Roasted Apple & Brie Salad with Sherry Vinaigrette Dressing
Serves: 3 mains or 6 sides    Start to Finish: 1 hr

Ingredients

For salad
3/4 cup dry quinoa
Sea salt, fine grain
1 large yellow onion, peeled and sliced into 1/4″ slices
1 tablespoon olive oil
2 large apples (like gala or honey crisp)
1 can organic kidney beans (1.5 to 2 cups cooked beans)
3 ounces Brie cheese, thinly sliced
1 large romaine heart, washed and chopped
10 ounces fresh baby spinach, washed
Sherry Vinaigrette Dressing (recipe follows)

For dressing
1/3 cup extra virgin olive oil
3 tablespoons sherry vinegar
2 tablespoons organic maple syrup
1 cloves garlic, peeled and chopped (1 teaspoon chopped garlic)
1.5 teaspoons Dijon mustard
1 teasooon sea salt, fine grain
1/4 teaspoon black pepper

To Make

Add quinoa, 1/2 teaspoon salt and 1.5 cups water to a small saucepan. Bring to boil, reduce to simmer, cover. Cook until quinoa is tender, about 13 minutes. Set aside, still covered, for 5-10 minutes. Transfer to bowl to cool.

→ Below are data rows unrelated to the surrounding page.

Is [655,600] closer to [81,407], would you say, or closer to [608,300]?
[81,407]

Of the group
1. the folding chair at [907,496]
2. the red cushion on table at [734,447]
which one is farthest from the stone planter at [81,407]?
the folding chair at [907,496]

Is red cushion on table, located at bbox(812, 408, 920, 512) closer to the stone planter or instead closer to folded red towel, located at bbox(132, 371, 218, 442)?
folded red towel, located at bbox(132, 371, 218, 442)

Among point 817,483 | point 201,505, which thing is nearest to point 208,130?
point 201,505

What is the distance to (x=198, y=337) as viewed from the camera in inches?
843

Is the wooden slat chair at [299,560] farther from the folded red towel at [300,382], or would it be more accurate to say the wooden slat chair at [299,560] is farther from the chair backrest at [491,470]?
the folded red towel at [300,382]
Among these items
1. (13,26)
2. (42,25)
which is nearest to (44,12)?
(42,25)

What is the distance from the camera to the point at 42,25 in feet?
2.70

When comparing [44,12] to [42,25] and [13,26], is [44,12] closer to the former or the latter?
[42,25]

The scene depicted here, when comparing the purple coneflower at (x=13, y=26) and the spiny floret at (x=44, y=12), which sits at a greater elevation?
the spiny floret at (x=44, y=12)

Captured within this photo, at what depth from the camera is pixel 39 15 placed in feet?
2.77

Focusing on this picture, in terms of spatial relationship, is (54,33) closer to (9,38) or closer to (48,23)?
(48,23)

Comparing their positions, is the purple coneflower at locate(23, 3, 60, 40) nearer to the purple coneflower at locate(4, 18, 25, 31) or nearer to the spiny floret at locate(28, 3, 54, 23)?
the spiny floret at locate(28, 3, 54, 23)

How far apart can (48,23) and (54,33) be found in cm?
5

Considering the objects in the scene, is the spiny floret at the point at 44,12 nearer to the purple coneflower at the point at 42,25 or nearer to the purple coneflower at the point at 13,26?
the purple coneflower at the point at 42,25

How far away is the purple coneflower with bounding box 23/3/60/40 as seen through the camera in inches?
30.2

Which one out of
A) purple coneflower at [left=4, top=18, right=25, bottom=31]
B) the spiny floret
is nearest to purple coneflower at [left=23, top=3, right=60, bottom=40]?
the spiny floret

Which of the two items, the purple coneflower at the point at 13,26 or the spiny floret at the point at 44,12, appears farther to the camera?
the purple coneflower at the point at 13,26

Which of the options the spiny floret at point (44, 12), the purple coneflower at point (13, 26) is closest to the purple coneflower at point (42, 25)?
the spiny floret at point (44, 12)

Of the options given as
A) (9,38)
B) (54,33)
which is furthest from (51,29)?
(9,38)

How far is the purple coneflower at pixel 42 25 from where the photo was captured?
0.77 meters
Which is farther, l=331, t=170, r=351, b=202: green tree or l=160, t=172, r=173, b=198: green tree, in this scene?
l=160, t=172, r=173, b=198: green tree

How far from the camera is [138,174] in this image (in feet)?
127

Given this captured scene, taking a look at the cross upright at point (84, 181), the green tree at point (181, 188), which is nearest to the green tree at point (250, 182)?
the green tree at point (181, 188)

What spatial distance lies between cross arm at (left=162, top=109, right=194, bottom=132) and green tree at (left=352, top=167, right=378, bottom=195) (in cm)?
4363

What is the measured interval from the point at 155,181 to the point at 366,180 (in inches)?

Meanwhile, heat 1 tablespoon olive oil over medium heat in sauté pan. Add onions and 1/2 teaspoon salt. Stir frequently to prevent burning. Cook until onions are caramelized, about 45 minutes. Add water to the pan when it gets dry, 3-4 tablespoons at a time. When onions are caramelized and the pan is at a dry phase, remove from heat. Transfer to container for cooling.

While onions cook, remove core and cut apples into big bite-size chunks. Toss with 1 tablespoon olive oil and spread onto parchment lined baking sheet. Roast apples in oven until tender, 25-30 minutes, tossing once during cooking.

Drain and rinse beans. Wash and prep lettuces.

Make dressing. In a blender or using and immersion blender, blend all dressing ingredients until smooth and creamy. Season with sea salt to taste.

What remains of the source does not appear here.